Song’s research involves calculating how many ways one can draw the graph K_2n on a flat plane. K_2n is a figure that consists of two white dots and n black dots. Dots of the same color are not connected, and dots of different colors are all connected. Professor Cockburn started the research in 2010, and she found out algebraic methods to approach this problem. Song is helping Cockburn continue her research from last summer.
Brainstorming for ideas and proofs usually doesn't require much more than paper and pencil, and so much of the research is done without the help of the computer. However, because the numbers involved in the project are too big to compute by hand, computer programs help verify ideas. Though Song frequently works independently, the project is in many ways a collaborative effort between himself and Cockburn. The two meet on Mondays and Thursdays and keep in touch through email about new ideas. Recently, their progress has led them to take a fresh approach to the research, and they have found previous work on the subject that has potential to help them.
On August 5 Song gave a talk titled "Geo-isomorphism classes of K(2,n)" at MathFest 2011 , the annual summer meeting of the Mathematical Association of America, in Lexington, Ky., based on his summer research with Cockburn. The project extends work that establishing a connection between the different straight-line drawings of the complete bipartite graph and permutations. The research question was: how many different permutations give rise to the same straight-line drawing? To answer the question, a new connection was found between the straight-line drawings and permutation graphs.

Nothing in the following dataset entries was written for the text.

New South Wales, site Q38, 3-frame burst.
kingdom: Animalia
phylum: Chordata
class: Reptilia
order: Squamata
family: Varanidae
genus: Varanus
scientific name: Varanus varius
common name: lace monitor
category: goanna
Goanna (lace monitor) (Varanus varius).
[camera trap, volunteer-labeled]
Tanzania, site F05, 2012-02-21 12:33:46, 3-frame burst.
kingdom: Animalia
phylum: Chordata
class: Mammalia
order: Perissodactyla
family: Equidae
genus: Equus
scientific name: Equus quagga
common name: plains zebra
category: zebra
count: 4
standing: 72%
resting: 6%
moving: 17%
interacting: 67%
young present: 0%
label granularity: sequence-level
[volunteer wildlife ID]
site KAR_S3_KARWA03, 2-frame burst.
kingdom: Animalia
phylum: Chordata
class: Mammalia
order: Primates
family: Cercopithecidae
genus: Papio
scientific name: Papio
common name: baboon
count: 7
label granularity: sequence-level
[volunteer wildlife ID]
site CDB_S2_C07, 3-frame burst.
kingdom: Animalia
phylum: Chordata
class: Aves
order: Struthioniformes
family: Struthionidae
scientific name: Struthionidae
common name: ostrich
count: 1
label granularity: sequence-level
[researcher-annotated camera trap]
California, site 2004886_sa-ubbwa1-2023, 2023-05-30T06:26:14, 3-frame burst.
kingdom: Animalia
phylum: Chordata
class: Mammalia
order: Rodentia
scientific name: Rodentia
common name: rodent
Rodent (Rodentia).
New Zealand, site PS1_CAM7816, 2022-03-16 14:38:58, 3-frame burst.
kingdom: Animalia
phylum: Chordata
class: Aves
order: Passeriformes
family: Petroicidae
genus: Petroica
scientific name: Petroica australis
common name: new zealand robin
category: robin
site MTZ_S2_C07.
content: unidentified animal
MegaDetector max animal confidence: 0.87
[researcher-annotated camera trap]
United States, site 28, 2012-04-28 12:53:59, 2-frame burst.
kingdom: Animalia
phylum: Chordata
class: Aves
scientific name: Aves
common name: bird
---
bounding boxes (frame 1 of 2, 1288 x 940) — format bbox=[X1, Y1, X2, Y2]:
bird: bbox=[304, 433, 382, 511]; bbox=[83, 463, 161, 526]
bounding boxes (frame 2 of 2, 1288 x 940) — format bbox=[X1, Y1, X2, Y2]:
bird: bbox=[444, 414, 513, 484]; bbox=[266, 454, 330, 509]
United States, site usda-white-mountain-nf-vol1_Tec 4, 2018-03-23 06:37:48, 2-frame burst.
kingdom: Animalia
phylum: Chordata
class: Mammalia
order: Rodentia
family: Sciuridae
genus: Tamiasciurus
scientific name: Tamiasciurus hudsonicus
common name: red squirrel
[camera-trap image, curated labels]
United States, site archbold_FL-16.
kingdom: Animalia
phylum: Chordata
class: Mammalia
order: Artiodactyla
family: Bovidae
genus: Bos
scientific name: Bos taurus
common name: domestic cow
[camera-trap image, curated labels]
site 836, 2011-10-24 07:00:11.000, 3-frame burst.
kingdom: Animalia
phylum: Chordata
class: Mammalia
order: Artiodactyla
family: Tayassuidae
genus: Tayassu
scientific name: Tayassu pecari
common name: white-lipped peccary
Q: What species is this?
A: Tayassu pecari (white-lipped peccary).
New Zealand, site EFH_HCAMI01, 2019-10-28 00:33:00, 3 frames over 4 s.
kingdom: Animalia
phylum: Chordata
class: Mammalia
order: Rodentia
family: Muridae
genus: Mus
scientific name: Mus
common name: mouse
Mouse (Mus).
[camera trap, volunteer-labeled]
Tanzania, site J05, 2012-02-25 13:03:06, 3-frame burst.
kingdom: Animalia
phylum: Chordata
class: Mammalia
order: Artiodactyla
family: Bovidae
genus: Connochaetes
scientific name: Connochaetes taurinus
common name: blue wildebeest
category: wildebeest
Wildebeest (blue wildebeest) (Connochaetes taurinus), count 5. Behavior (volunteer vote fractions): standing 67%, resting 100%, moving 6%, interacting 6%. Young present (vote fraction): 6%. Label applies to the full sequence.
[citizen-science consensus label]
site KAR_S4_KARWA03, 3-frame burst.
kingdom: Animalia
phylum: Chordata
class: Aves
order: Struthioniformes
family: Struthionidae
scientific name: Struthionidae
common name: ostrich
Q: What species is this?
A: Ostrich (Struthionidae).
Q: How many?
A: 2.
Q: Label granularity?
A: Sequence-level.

Song, a mathematics major who would like to study applied mathematics in graduate school, wanted to work on the project so he could obtain experience in math research. This particular subject interested him, and he has learned a lot from his work. Song says, “Professor Cockburn and I are both fully devoted to this research, and I receive help from her in every possible way.” The research takes a lot of time and effort, and Song has found that it takes up most of his time on campus this summer. When he has free time, he enjoys spending it with friends and watching movies.
Yonghyun Song is a graduate of Korean Minjok Leadership Academy in Hoengseong, Gangwon, South Korea.